Talking Shop with… Scot Aitcheson

The vice president of Yale dealer sales for Yale Materials Handling Corp. says that changes in warehouse operations are driving lift truck design.

What are some of the developments you are seeing in lift truck design?
Scot Aitcheson: There are a couple of trends we are seeing in terms of the features and functions that warehouse operations are looking for in their lift trucks. One thing is that there is a lot more cross-docking, meaning it is essential to have reliable, more maneuverable, easy-to-operate lift trucks that function better in a high throughput environment.

Another trend we are seeing in warehousing is the need for equipment that can handle taller/heavier loads to all storage levels. In the past, a typical warehouse design placed heavy loads at low levels and light loads at the highest levels, but warehouse managers are no longer tied to that configuration. Voice directed or WMS systems now direct operators to pick or put any load in any open spot. The challenge lift truck manufactures have is to provide equipment that meets these needs without increasing the physical size of the lift trucks.

Ergonomics is also becoming increasingly important as we are seeing less turnover of lift truck operators. There has been a change in the demographics of the people doing this job and they are staying for a longer period of time and depending on these trucks for their livelihood. The ergo-fitness of lift trucks is a top concern in terms of design.

Sustainability is an important concern for grocers. How does the choice of lift trucks and providers factor into retailers’ green initiatives?
I encourage retailers to look beyond the impact of operating the lift truck or other equipment when evaluating sustainability. They should also look into the manufacturing process. The real question is whether the goal is to have equipment that is green in terms of operation or is the objective to reduce the retailer’s overall carbon footprint.
There may be options that are better for the environment in terms of operation but the manufacturing process causes significant harm. It is a matter of what fits into the retailer’s sustainability plans.

What support does Yale offer in the way of training and safety?
Our program, Yale Operator Training: The Key to Productivity, is designed to increase safety, motivation and productivity. The program helps to protect personnel, loads and equipment. This satisfies OSHA requirements, which is important, but it also goes beyond those needs.

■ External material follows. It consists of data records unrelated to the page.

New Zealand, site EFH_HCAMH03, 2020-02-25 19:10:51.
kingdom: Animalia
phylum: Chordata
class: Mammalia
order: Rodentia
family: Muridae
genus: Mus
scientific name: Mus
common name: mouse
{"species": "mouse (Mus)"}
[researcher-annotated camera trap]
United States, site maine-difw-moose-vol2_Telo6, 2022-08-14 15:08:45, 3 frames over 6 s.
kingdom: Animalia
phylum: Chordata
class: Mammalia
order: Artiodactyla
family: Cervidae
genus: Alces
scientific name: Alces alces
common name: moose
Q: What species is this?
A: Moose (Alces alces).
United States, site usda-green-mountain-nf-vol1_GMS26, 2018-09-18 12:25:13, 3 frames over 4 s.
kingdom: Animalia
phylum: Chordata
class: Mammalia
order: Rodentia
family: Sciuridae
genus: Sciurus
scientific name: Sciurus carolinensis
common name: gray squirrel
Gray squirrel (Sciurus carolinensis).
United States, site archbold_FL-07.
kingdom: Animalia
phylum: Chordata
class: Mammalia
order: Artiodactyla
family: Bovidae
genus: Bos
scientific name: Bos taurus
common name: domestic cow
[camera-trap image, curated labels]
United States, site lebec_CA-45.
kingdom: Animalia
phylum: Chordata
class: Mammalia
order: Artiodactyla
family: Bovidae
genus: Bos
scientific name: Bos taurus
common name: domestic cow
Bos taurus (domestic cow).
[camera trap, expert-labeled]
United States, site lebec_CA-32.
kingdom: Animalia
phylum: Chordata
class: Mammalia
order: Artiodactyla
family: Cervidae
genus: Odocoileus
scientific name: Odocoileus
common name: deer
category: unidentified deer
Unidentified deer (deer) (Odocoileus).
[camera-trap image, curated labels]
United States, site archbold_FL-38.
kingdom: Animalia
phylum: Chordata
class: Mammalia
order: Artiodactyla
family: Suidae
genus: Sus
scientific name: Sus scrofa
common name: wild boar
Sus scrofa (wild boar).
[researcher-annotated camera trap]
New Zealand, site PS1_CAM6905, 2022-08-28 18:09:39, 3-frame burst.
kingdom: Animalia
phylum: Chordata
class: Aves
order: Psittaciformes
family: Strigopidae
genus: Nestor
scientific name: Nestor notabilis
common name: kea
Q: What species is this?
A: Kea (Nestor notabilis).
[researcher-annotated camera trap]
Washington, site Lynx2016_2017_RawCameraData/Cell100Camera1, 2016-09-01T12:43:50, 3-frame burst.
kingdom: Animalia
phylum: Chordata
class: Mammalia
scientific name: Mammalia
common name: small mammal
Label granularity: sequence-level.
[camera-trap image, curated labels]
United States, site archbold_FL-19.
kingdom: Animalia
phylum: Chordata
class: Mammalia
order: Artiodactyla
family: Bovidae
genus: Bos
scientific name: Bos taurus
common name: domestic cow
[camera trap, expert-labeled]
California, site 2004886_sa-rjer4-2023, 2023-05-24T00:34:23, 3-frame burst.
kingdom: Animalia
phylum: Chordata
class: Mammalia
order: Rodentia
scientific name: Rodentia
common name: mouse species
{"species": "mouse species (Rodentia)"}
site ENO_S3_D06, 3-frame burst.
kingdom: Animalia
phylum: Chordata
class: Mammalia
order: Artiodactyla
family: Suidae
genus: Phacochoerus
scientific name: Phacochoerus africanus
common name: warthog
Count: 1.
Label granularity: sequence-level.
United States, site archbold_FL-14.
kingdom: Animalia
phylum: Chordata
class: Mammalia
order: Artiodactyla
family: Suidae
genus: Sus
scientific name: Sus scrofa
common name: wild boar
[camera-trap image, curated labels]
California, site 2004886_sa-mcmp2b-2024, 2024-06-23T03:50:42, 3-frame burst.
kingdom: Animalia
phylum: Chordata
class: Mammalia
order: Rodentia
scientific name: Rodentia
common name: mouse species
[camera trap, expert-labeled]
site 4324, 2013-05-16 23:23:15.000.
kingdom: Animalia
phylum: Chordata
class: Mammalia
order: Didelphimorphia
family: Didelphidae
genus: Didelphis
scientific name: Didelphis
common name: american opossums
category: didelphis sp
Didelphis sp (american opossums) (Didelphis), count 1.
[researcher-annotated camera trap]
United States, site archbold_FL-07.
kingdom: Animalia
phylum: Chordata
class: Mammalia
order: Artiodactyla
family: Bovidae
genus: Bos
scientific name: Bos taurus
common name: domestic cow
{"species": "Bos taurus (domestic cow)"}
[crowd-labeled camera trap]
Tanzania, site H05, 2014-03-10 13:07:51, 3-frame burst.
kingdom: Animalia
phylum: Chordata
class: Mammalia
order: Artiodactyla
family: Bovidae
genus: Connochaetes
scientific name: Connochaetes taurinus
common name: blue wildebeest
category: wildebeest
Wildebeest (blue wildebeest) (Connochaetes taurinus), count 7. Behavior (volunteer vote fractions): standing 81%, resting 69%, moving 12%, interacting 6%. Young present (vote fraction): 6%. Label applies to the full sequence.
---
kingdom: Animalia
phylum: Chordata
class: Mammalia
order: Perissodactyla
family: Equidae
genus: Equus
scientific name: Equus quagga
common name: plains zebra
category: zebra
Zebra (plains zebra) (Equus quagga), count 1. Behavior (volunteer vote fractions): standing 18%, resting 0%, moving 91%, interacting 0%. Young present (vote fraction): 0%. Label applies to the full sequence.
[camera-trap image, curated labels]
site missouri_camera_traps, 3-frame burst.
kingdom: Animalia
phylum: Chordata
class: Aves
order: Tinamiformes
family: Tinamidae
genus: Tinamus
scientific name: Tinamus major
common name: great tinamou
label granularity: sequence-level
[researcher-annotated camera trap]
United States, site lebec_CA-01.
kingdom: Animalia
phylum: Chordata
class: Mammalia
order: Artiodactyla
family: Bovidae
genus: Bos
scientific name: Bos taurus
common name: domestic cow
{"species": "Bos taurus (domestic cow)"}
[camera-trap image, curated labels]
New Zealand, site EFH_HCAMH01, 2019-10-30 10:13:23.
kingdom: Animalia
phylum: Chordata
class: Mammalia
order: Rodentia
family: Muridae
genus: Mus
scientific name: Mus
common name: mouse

The program reflects Industry Truck Association recommendations and incorporates modern training methods and many suggestions by trainers and safety directors.

In addition, our operator training program can be tailored to the needs of individual organizations.

With such a range of options—electric, gas, LP-gas and diesel powered lift trucks, narrow aisle, very narrow aisle and motorized hand trucks—how does a grocer make the best choice for their particular needs?
Each of these options has appropriate applications. With all lift trucks there are tradeoffs. As an example, narrow aisle (NA) and very narrow aisle (VNA) equipment satisfies the need for high density environments but, because of the specific nature of NA and VNA equipment, there is always a need for general use equipment such as three- and four-wheel electric and internal combustion trucks.

As a manufacturer, it is our job to come up with the right mix of equipment for each facility. We ask customers what are the things that keep them up at night and devise a strategy to address those concerns.

Ultimately, retailers need the right equipment in their warehouses, as they cannot afford to have product sitting there for a period of time. They are not making money on product that is sitting in the distribution center.

Yale offers a fleet management option. What is the advantage to supermarket operators?
The fleet management option is especially important for supermarkets. Many have limited equipment at the store and often it has to be used at critical moments when there is a delivery that needs to be off-loaded right away. If there is a delivery early in the morning and the lift truck or pallet jack isn’t working, they need someone to call right now.

At another level, supermarkets are focused on how to control damage to product and damage to equipment. Regular maintenance and high-functioning equipment can help ensure uptime.

What can grocers expect from lift trucks going forward?
Looking to the future, there will be further efforts to tie in lift trucks and other equipment to warehouse management systems to make the entire operation as robust and foolproof as possible.